- _SHORT TASK_: Reproduce the data below, replacing every occurrence of "dark car" with "black car" and leaving all other text unchanged.

-- start DATASET ROWS --

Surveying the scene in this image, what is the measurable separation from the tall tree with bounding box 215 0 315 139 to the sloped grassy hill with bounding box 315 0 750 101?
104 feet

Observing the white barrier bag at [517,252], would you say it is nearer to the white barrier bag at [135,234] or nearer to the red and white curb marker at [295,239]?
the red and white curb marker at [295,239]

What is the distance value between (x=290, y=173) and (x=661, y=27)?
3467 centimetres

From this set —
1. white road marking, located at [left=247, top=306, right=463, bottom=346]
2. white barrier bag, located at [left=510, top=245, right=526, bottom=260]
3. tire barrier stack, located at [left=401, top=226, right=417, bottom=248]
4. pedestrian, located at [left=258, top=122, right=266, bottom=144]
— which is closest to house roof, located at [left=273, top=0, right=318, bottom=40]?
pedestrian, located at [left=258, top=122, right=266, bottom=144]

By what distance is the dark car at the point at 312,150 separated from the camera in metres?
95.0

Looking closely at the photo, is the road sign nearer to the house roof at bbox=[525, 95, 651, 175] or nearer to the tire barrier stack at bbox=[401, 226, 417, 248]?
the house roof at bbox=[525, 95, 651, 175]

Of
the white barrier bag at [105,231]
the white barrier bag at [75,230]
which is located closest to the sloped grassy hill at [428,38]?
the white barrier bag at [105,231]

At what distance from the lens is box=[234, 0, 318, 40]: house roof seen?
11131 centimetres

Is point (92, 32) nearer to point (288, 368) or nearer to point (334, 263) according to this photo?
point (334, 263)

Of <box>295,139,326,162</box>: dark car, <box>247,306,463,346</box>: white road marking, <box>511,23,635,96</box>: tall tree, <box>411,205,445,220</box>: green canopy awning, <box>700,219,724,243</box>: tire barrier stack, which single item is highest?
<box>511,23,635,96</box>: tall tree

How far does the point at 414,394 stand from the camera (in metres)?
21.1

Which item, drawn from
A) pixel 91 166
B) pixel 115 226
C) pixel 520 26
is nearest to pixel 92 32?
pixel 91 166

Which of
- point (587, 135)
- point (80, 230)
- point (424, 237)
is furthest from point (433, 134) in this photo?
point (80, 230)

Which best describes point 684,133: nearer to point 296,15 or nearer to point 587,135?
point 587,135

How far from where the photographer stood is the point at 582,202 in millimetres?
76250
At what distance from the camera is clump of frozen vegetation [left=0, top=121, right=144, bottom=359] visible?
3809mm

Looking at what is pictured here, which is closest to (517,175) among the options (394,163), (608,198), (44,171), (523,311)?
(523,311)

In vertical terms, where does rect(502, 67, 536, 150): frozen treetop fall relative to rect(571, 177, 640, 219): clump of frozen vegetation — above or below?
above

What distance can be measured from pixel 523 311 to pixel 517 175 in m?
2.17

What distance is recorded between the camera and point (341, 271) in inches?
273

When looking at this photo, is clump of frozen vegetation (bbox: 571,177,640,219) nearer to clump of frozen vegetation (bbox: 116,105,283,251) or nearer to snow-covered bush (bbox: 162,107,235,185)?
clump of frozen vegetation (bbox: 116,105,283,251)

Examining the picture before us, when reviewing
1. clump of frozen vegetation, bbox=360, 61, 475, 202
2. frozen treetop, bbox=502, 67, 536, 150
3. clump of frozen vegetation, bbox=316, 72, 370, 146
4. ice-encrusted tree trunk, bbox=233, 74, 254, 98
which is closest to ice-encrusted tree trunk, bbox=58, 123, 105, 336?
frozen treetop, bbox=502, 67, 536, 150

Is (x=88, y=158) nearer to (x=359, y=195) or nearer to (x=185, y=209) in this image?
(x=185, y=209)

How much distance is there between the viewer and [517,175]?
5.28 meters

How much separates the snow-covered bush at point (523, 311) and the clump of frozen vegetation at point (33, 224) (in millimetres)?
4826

-- end DATASET ROWS --

- _REPLY TO THE EXERCISE_:
Surveying the scene in this image, what is the measurable separation from the tall tree with bounding box 215 0 315 139 to the sloped grassy hill with bounding box 315 0 750 101?
104 feet

Observing the white barrier bag at [517,252], would you say it is nearer to the white barrier bag at [135,234] or nearer to the red and white curb marker at [295,239]?
the red and white curb marker at [295,239]

What is the distance value between (x=290, y=173) and (x=661, y=27)?
3467 centimetres

From this set —
1. white road marking, located at [left=247, top=306, right=463, bottom=346]
2. white barrier bag, located at [left=510, top=245, right=526, bottom=260]
3. tire barrier stack, located at [left=401, top=226, right=417, bottom=248]
4. pedestrian, located at [left=258, top=122, right=266, bottom=144]
— which is closest to house roof, located at [left=273, top=0, right=318, bottom=40]?
pedestrian, located at [left=258, top=122, right=266, bottom=144]

By what distance is the black car at the point at 312,150 separated from the camera in metres?
95.0

Looking closely at the photo, is the road sign nearer to the house roof at bbox=[525, 95, 651, 175] or nearer to the tire barrier stack at bbox=[401, 226, 417, 248]?
the house roof at bbox=[525, 95, 651, 175]

Of
the white barrier bag at [105,231]
the white barrier bag at [75,230]
which is located closest to the sloped grassy hill at [428,38]?
the white barrier bag at [105,231]

At what distance from the lens is box=[234, 0, 318, 40]: house roof seen?
11131 centimetres

Is point (92, 32) nearer to point (288, 368) or nearer to point (334, 263) according to this photo?
point (334, 263)

Of <box>295,139,326,162</box>: black car, <box>247,306,463,346</box>: white road marking, <box>511,23,635,96</box>: tall tree, <box>411,205,445,220</box>: green canopy awning, <box>700,219,724,243</box>: tire barrier stack, which single item is highest?
<box>511,23,635,96</box>: tall tree

How far does the point at 414,394 stand from the camera (in metres)?
21.1

Which item, drawn from
A) pixel 91 166
B) pixel 115 226
C) pixel 520 26
is nearest to pixel 92 32?
pixel 91 166

Which of
- point (587, 135)
- point (80, 230)
- point (424, 237)
is furthest from point (433, 134) in this photo?
point (80, 230)

Which best describes point 684,133: nearer to point 296,15 or nearer to point 587,135?
point 587,135

How far from where the photographer stood is the point at 582,202 in millimetres?
76250
At what distance from the camera is clump of frozen vegetation [left=0, top=121, right=144, bottom=359] visible?
3809mm

Looking at what is pictured here, which is closest to (517,175) among the options (394,163), (608,198), (44,171), (523,311)?
(523,311)

In vertical terms, where does rect(502, 67, 536, 150): frozen treetop fall relative to rect(571, 177, 640, 219): clump of frozen vegetation — above or below?
above

What distance can be measured from pixel 523 311 to pixel 517 175 in m?
2.17

What distance is recorded between the camera and point (341, 271) in inches?
273

When looking at this photo, is clump of frozen vegetation (bbox: 571,177,640,219) nearer to clump of frozen vegetation (bbox: 116,105,283,251) or nearer to snow-covered bush (bbox: 162,107,235,185)?
clump of frozen vegetation (bbox: 116,105,283,251)

Examining the picture before us, when reviewing
1. clump of frozen vegetation, bbox=360, 61, 475, 202
2. frozen treetop, bbox=502, 67, 536, 150
3. clump of frozen vegetation, bbox=316, 72, 370, 146
4. ice-encrusted tree trunk, bbox=233, 74, 254, 98
which is closest to ice-encrusted tree trunk, bbox=58, 123, 105, 336?
frozen treetop, bbox=502, 67, 536, 150

Is (x=88, y=158) nearer to (x=359, y=195) or nearer to (x=185, y=209) in this image?
(x=185, y=209)

How much distance is there between the viewer and [517,175]?
5.28 meters

How much separates the snow-covered bush at point (523, 311) and the clump of frozen vegetation at point (33, 224) (in millimetres)?
4826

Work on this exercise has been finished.